The Feast of the Ascension
Acts 1:1-11
Psalm 47
Ephesians 1:15-23
Luke 24: 44-53

Nor doth he by ascending show alone,
But first He, and He first enters the way.                 

                                                                            John Donne, Ascension

I was puzzling over what to write here when across my Facebook newsfeed came the story of a New Englander (a “Yale grad” the headline noted) who has offered a burial plot for the Boston Marathon bomber, Tamerlan Tsarnaev. Three weeks after Tsarnaev was killed in a shootout with police, and with no cemetery willing to receive his remains, Douglas Keene of Vermont made the offer to Tsarnaev’s family on the condition that it be done

in memory of my mother who taught Sunday School at the Mt. Carmel Congregational Church for twenty years and taught me to ‘love thine enemy.’
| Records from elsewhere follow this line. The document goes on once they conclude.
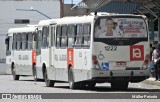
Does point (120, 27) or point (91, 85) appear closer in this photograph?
point (120, 27)

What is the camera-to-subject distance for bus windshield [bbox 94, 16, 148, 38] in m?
23.2

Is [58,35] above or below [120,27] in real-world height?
below

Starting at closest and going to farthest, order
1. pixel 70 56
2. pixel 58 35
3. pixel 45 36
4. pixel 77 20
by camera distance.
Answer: pixel 77 20 → pixel 70 56 → pixel 58 35 → pixel 45 36

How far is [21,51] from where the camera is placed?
38.0 m

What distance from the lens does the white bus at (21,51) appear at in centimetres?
3606

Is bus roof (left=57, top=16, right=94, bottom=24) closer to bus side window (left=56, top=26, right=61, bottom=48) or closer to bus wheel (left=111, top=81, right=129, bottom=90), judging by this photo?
bus side window (left=56, top=26, right=61, bottom=48)

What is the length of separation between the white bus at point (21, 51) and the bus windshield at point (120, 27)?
12.0m

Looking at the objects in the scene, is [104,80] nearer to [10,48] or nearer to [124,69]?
[124,69]

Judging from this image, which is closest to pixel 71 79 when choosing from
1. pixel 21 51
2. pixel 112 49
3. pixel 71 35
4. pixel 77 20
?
pixel 71 35

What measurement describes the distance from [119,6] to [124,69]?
2030 cm

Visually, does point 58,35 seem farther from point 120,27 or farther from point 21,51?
point 21,51

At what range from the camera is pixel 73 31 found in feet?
82.1

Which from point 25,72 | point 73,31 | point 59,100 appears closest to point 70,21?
point 73,31

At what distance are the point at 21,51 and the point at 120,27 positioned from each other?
1547 cm
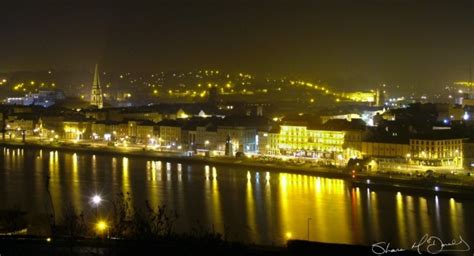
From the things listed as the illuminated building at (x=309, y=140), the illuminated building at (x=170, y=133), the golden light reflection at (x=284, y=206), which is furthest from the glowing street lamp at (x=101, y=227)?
the illuminated building at (x=170, y=133)

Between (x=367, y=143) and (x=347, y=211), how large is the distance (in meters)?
4.18

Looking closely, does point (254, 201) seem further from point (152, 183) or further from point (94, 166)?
point (94, 166)

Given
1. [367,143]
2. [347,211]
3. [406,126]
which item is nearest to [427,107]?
[406,126]

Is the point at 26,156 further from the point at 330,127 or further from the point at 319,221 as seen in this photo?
the point at 319,221

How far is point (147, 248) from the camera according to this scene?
157 inches

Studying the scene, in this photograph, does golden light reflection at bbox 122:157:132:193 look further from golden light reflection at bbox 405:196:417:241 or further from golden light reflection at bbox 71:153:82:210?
golden light reflection at bbox 405:196:417:241

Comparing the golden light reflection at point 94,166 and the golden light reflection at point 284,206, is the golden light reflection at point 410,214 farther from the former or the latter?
the golden light reflection at point 94,166

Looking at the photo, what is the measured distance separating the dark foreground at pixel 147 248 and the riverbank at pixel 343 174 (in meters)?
4.48

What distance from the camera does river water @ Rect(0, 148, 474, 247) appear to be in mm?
6054

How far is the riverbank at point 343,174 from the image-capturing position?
8195mm

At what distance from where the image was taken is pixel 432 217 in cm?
670

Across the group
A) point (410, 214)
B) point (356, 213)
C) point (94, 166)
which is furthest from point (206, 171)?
point (410, 214)

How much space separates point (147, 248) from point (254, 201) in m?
3.62

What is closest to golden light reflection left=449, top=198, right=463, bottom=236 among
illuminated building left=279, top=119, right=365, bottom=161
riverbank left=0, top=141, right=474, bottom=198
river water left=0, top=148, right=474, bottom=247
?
river water left=0, top=148, right=474, bottom=247
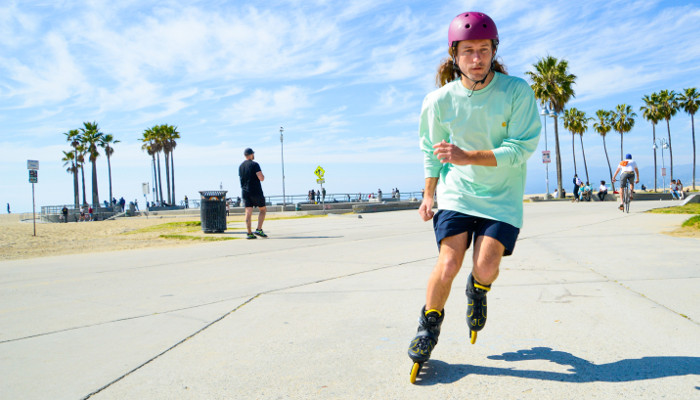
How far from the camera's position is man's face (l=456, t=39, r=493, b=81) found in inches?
106

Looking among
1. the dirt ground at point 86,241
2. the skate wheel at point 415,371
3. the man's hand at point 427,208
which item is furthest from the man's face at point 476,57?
the dirt ground at point 86,241

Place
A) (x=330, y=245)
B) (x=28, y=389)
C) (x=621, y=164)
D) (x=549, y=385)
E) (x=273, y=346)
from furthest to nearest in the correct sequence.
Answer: (x=621, y=164) < (x=330, y=245) < (x=273, y=346) < (x=28, y=389) < (x=549, y=385)

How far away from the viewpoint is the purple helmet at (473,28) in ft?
8.75

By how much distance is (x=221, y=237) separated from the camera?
11.2 m

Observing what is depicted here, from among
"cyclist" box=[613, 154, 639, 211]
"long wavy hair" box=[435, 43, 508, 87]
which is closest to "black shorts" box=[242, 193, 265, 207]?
"long wavy hair" box=[435, 43, 508, 87]

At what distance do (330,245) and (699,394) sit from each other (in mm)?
7229

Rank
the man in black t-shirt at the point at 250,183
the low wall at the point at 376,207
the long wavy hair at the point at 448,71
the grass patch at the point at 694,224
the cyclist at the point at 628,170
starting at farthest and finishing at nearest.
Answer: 1. the low wall at the point at 376,207
2. the cyclist at the point at 628,170
3. the man in black t-shirt at the point at 250,183
4. the grass patch at the point at 694,224
5. the long wavy hair at the point at 448,71

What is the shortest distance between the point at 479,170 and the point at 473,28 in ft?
2.50

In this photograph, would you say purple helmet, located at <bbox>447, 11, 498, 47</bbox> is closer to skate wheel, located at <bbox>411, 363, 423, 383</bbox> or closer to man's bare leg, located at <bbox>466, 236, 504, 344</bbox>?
man's bare leg, located at <bbox>466, 236, 504, 344</bbox>

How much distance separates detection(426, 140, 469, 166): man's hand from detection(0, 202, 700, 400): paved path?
3.59 ft

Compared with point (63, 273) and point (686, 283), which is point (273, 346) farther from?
point (63, 273)

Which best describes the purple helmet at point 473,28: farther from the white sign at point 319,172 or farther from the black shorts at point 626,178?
the white sign at point 319,172

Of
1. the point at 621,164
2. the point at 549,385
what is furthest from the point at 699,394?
Result: the point at 621,164

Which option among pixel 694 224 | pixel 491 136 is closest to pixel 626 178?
pixel 694 224
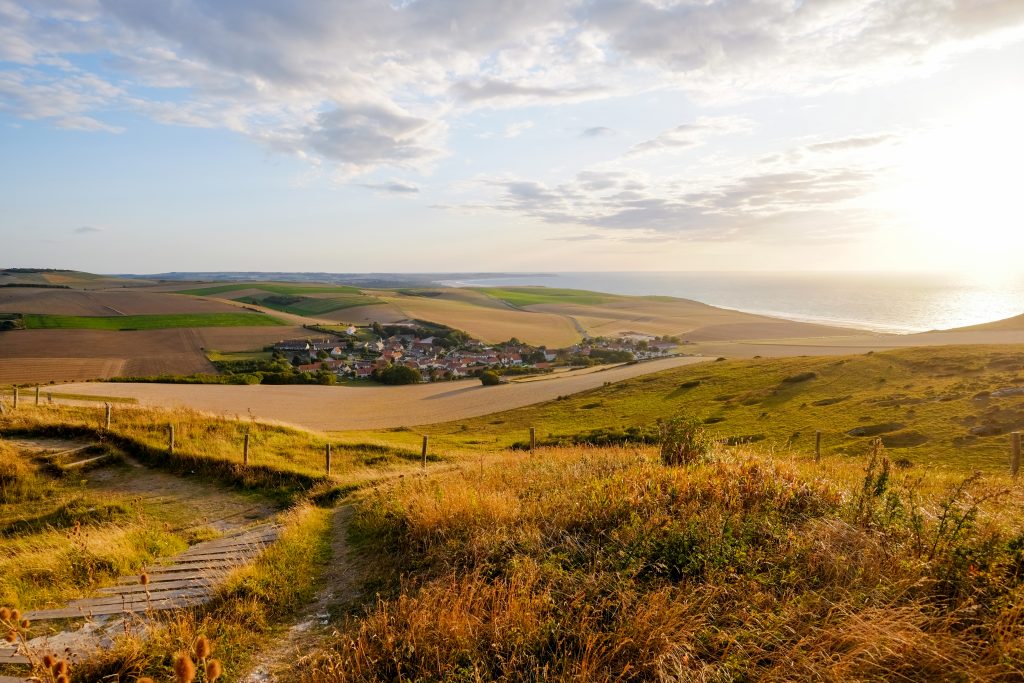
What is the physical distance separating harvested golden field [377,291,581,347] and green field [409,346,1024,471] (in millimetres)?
67628

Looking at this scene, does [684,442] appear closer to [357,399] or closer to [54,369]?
[357,399]

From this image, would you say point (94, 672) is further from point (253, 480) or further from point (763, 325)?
point (763, 325)

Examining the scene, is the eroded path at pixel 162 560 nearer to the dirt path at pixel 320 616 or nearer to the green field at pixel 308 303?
the dirt path at pixel 320 616

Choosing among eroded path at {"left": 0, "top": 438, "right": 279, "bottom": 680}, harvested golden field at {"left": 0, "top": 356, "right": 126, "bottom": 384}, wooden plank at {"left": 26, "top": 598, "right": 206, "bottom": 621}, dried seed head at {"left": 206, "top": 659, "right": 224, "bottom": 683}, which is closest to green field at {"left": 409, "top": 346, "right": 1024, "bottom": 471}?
eroded path at {"left": 0, "top": 438, "right": 279, "bottom": 680}

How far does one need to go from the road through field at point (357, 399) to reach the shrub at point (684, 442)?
1361 inches

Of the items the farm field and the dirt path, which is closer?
the dirt path

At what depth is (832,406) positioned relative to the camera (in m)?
35.7

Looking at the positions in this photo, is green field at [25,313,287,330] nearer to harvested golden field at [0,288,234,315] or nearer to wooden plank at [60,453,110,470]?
harvested golden field at [0,288,234,315]

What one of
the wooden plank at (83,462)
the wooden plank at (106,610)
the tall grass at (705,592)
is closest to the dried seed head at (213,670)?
the tall grass at (705,592)

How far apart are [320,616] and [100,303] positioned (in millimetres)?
135616

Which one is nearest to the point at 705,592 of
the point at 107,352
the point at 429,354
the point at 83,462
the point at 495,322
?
the point at 83,462

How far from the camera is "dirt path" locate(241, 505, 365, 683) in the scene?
598 centimetres

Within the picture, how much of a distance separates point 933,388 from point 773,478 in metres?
34.7

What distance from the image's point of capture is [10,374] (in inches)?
2275
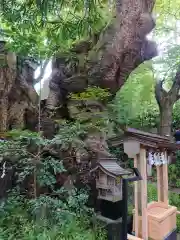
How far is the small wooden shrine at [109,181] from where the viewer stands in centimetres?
394

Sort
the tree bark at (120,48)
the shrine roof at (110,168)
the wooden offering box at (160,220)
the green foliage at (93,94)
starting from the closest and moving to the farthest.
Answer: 1. the shrine roof at (110,168)
2. the wooden offering box at (160,220)
3. the green foliage at (93,94)
4. the tree bark at (120,48)

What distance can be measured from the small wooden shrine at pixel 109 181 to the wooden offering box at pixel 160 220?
1.01 meters

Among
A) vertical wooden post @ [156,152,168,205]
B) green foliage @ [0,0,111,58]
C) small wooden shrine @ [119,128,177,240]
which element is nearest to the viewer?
green foliage @ [0,0,111,58]

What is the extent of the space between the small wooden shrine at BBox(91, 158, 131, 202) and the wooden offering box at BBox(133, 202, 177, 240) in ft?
3.31

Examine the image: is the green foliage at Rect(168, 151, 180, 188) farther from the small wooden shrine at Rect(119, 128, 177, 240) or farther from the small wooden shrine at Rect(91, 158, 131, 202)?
the small wooden shrine at Rect(91, 158, 131, 202)

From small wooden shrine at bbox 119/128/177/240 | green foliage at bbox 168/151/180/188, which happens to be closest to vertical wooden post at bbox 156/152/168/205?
small wooden shrine at bbox 119/128/177/240

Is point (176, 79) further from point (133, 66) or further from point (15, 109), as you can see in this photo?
point (15, 109)

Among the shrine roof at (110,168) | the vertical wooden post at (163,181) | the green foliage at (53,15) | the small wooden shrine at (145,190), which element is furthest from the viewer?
the vertical wooden post at (163,181)

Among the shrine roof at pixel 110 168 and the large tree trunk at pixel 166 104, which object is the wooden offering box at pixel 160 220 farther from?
the large tree trunk at pixel 166 104

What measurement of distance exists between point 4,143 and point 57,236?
168 centimetres

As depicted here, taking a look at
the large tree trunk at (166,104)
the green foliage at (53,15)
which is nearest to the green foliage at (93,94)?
the green foliage at (53,15)

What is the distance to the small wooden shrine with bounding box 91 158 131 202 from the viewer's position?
3.94 meters

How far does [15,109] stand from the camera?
5.47m

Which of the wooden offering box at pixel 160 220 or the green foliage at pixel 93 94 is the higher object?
the green foliage at pixel 93 94
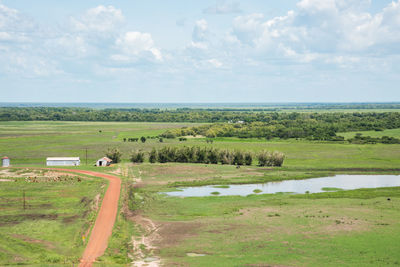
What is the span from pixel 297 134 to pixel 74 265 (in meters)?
134

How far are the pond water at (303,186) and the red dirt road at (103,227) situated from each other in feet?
29.5

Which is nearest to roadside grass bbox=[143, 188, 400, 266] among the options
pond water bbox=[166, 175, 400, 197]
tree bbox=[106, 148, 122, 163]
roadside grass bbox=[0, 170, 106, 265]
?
pond water bbox=[166, 175, 400, 197]

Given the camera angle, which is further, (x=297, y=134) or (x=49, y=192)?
(x=297, y=134)

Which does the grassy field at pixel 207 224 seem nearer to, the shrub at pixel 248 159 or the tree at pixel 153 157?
the shrub at pixel 248 159

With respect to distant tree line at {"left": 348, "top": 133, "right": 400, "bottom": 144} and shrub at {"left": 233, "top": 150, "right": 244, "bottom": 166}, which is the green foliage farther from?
distant tree line at {"left": 348, "top": 133, "right": 400, "bottom": 144}

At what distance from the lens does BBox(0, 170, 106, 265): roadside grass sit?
35500 millimetres

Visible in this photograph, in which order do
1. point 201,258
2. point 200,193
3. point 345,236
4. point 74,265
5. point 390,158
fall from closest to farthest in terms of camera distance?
point 74,265, point 201,258, point 345,236, point 200,193, point 390,158

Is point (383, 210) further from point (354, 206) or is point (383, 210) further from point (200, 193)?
point (200, 193)

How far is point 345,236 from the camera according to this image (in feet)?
135

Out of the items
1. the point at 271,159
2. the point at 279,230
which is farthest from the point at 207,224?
the point at 271,159

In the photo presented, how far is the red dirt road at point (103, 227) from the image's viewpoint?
117 ft

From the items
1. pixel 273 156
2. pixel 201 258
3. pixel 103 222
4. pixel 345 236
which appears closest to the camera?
pixel 201 258

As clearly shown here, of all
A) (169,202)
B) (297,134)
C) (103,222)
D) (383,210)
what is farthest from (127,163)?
(297,134)

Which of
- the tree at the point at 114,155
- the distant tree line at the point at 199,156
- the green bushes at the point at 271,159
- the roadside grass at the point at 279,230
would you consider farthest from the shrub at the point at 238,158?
the roadside grass at the point at 279,230
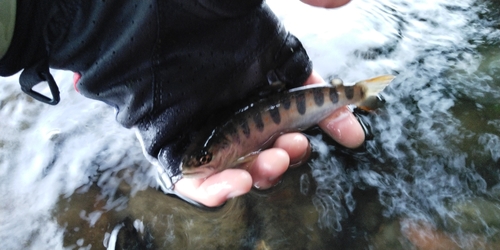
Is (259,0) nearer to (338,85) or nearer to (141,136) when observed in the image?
(338,85)

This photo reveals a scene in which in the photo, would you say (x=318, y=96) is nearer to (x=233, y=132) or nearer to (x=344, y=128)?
(x=344, y=128)

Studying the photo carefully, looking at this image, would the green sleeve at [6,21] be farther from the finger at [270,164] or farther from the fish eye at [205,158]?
the finger at [270,164]

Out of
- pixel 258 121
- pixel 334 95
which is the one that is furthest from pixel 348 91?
pixel 258 121

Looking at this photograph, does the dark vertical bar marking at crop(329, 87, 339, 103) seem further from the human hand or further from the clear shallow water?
the clear shallow water

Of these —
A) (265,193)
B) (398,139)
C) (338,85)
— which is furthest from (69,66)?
(398,139)

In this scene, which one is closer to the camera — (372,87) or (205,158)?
(205,158)
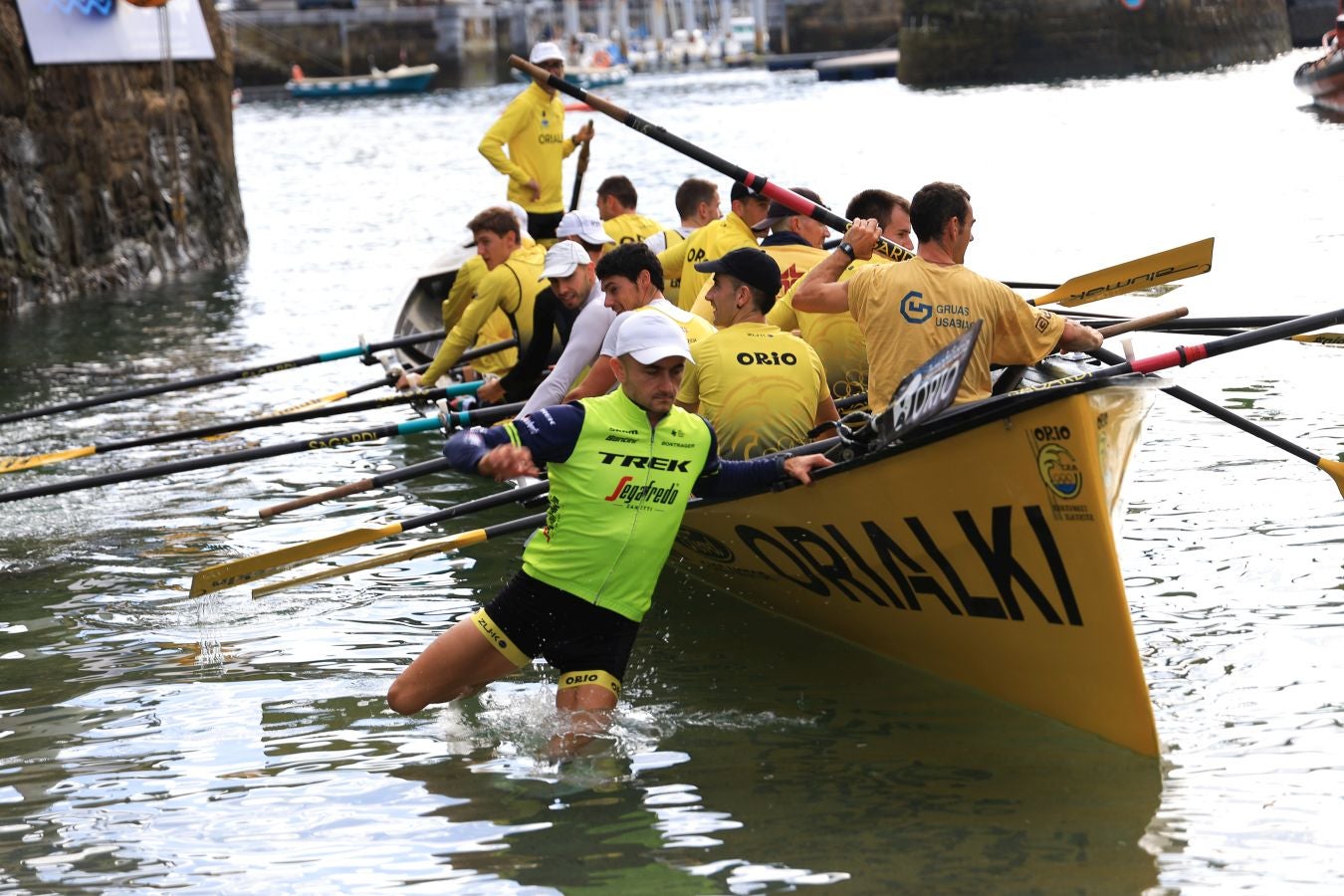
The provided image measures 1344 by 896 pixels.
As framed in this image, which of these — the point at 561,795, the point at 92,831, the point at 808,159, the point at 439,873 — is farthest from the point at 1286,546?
the point at 808,159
It is surprising how surprising Keene’s simple, straightforward gesture seems. But it strikes me that part of its beauty is that it invites us to remember what crucifixion-resurrection-ascension make possible:  the overcoming of our violence and our need to scapegoat and exclude. In Jesus’ living and dying, in his rising from death and his ascension into heaven, a new social order is opened up to us–God’s new creation–in which enemies are loved and we are free to relinquish the cherished fiction of our innocence.